A trial over a charge for marijuana possession took place in Alaska in 2003, where the defendant argued that he had a constitutional right to possess marijuana despite laws in place–Noy v. State.
David Noy was arrested for smoking marijuana at a barbecue at his North Pole home after police smelled marijuana and investigated. Noy’s home was found to contain several ounces of marijuana as well as 5 immature plants, but no scales or other evidence of commercial conduct. Noy was prosecuted and convicted of marijuana possession under a 1990 statute criminalizing any amount of marijuana.
Noy appealed the decision, and in Noy v. State (2003) Noy’s counsel argued that Noy’s actions were protected by the privacy provision of the Alaskan constitution. The court agreed: according to the state constitution, Alaskan citizens have a right to possess less than four ounces of marijuana in their home for personal use.
The court found that statue AS 11.71.060(a)(1), which made illegal using, displaying, or possessing any amount of marijuana, criminalized conduct that the Alaska Supreme Court had declared protected under article I, section 22 of the Alaska constitution. This finding was based in main upon an amendment to the state constitution made in 1972.
The amendment states, “The right of the people to privacy is recognized and shall not be infringed. The legislature shall implement this section.” (Article I, section 22).
In Ravin v. State (1975), the constitution was found to protect possession and ingestion of marijuana for personal use in one’s home in a purely personal, non-commercial context. In Ravin, the privacy protection extended to marijuana could only be overturned if the state could show that the intrusion into people’s privacy bore “a close and substantial relationship to a legitimate government interest,” i.e. public health or welfare would suffer without prohibition of private possession of marijuana. The court found that in Ravin such an interest had been demonstrated in the case of drivers, youth, buyers and sellers, and use in public places, but not for adults in general.
In 1982, the Alaskan legislature changed the law dealing with marijuana from Title 17 to Title 11 and dropped the civil fine for possession for personal use in a non-public place, alligning the law with Ravin. In 1990, however, Alaskan voters approved a ballot (citing variously as 51 and 55% majority) that amended AS 11.71 subsections and made possession illegal. Noy was charged under this 1990 law.
To decide Noy, the court sought to answer if the law under which Noy was charged was unconstitutional, in which case it would be void.
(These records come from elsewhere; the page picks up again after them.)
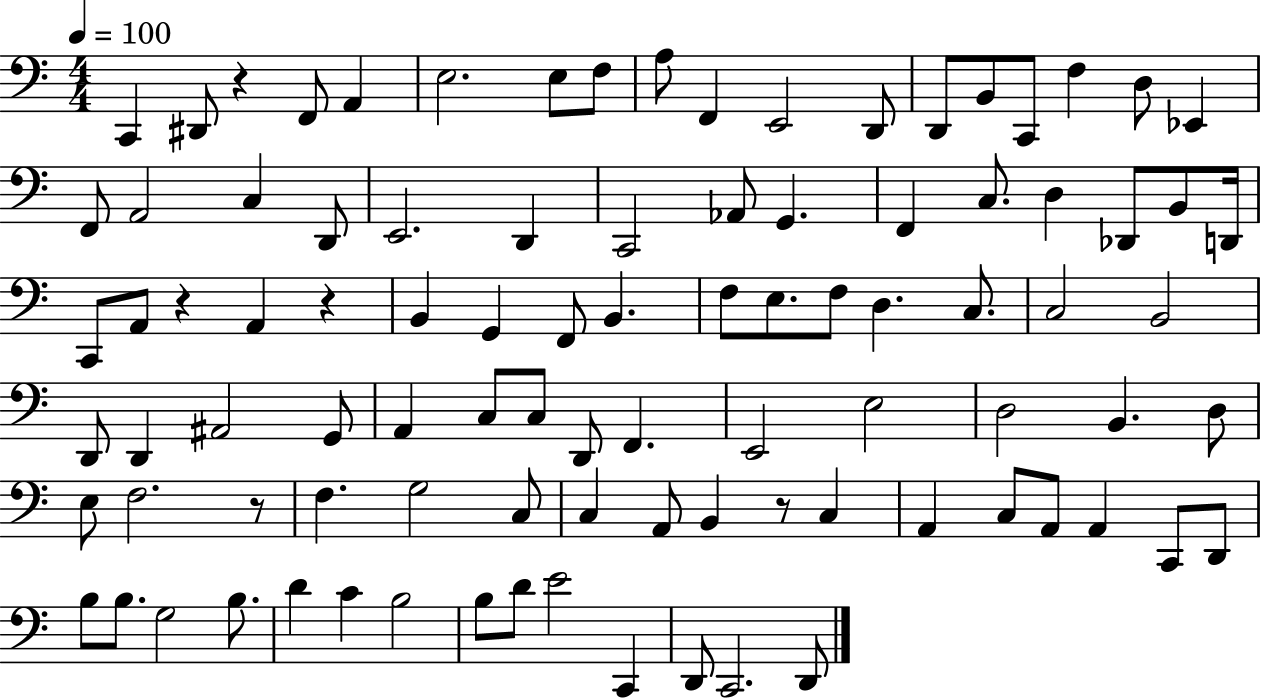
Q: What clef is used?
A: bass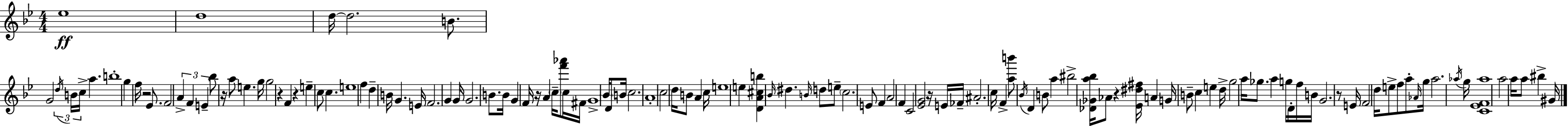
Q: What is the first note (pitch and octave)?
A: Eb5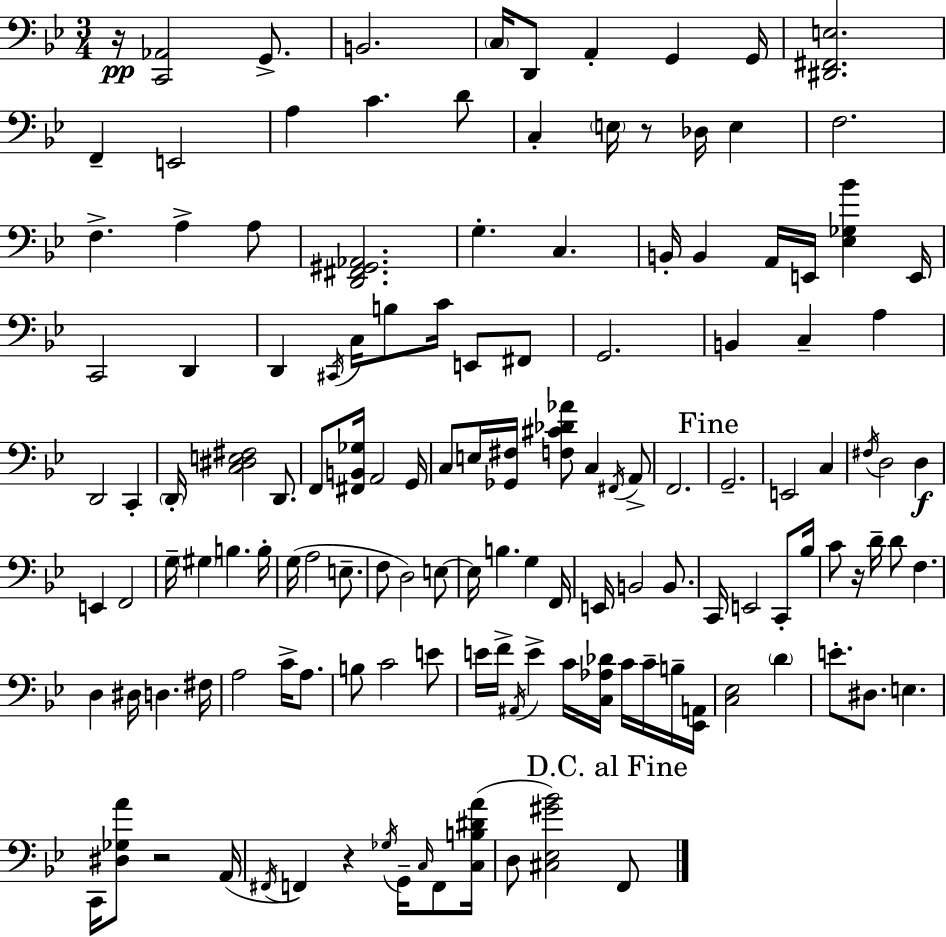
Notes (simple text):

R/s [C2,Ab2]/h G2/e. B2/h. C3/s D2/e A2/q G2/q G2/s [D#2,F#2,E3]/h. F2/q E2/h A3/q C4/q. D4/e C3/q E3/s R/e Db3/s E3/q F3/h. F3/q. A3/q A3/e [D2,F#2,G#2,Ab2]/h. G3/q. C3/q. B2/s B2/q A2/s E2/s [Eb3,Gb3,Bb4]/q E2/s C2/h D2/q D2/q C#2/s C3/s B3/e C4/s E2/e F#2/e G2/h. B2/q C3/q A3/q D2/h C2/q D2/s [C3,D#3,E3,F#3]/h D2/e. F2/e [F#2,B2,Gb3]/s A2/h G2/s C3/e E3/s [Gb2,F#3]/s [F3,C#4,Db4,Ab4]/e C3/q F#2/s A2/e F2/h. G2/h. E2/h C3/q F#3/s D3/h D3/q E2/q F2/h G3/s G#3/q B3/q. B3/s G3/s A3/h E3/e. F3/e D3/h E3/e E3/s B3/q. G3/q F2/s E2/s B2/h B2/e. C2/s E2/h C2/e Bb3/s C4/e R/s D4/s D4/e F3/q. D3/q D#3/s D3/q. F#3/s A3/h C4/s A3/e. B3/e C4/h E4/e E4/s F4/s A#2/s E4/q C4/s [C3,Ab3,Db4]/s C4/s C4/s B3/s [Eb2,A2]/s [C3,Eb3]/h D4/q E4/e. D#3/e. E3/q. C2/s [D#3,Gb3,A4]/e R/h A2/s F#2/s F2/q R/q Gb3/s G2/s C3/s F2/e [C3,B3,D#4,A4]/s D3/e [C#3,Eb3,G#4,Bb4]/h F2/e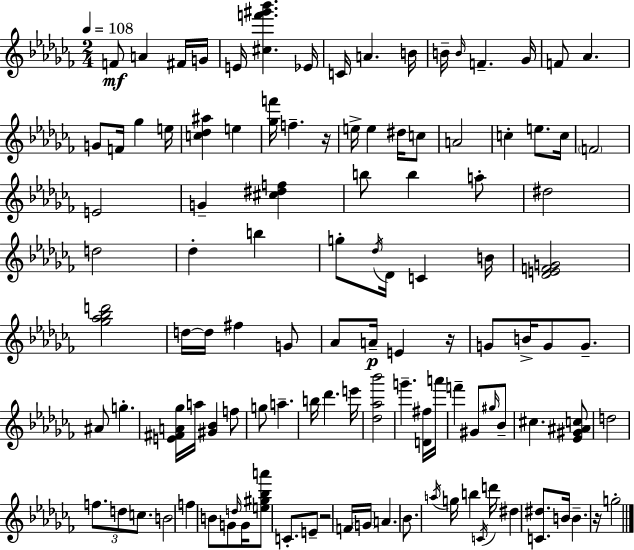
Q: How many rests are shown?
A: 4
Important to the courts decision was the process by which Statute 11.71 was enacted: the ballot. The court sought to answer whether Alaskans can enact legislation by ballot. The court found that Alaskans could, according to Article XII sec. 11 of the Alaska constitution, which reads that through the ballot Alaskans may exercise “the law-making powers assigned to the legislature” (subject to the limitations in Article XI), but, just like legislative action, the initiative process must not violate the constitution. Statute 11.71 did violate the constitution in part, and so, the court found, the statute must be limited to preserve its constitutionality. The statute was to return to its pre-1990 version in order to conform to the constitution.
Therefore, the court found that marijuana possession by adults in their home for personal use (as in Ravin) remained constitutional, entitling Noy to a new trial. The original conviction was reversed and Noy was granted a new trial, wherein he could possibly be re-convicted if he was found to possess more than four ounces of marijuana (the amount not protected by the constitution).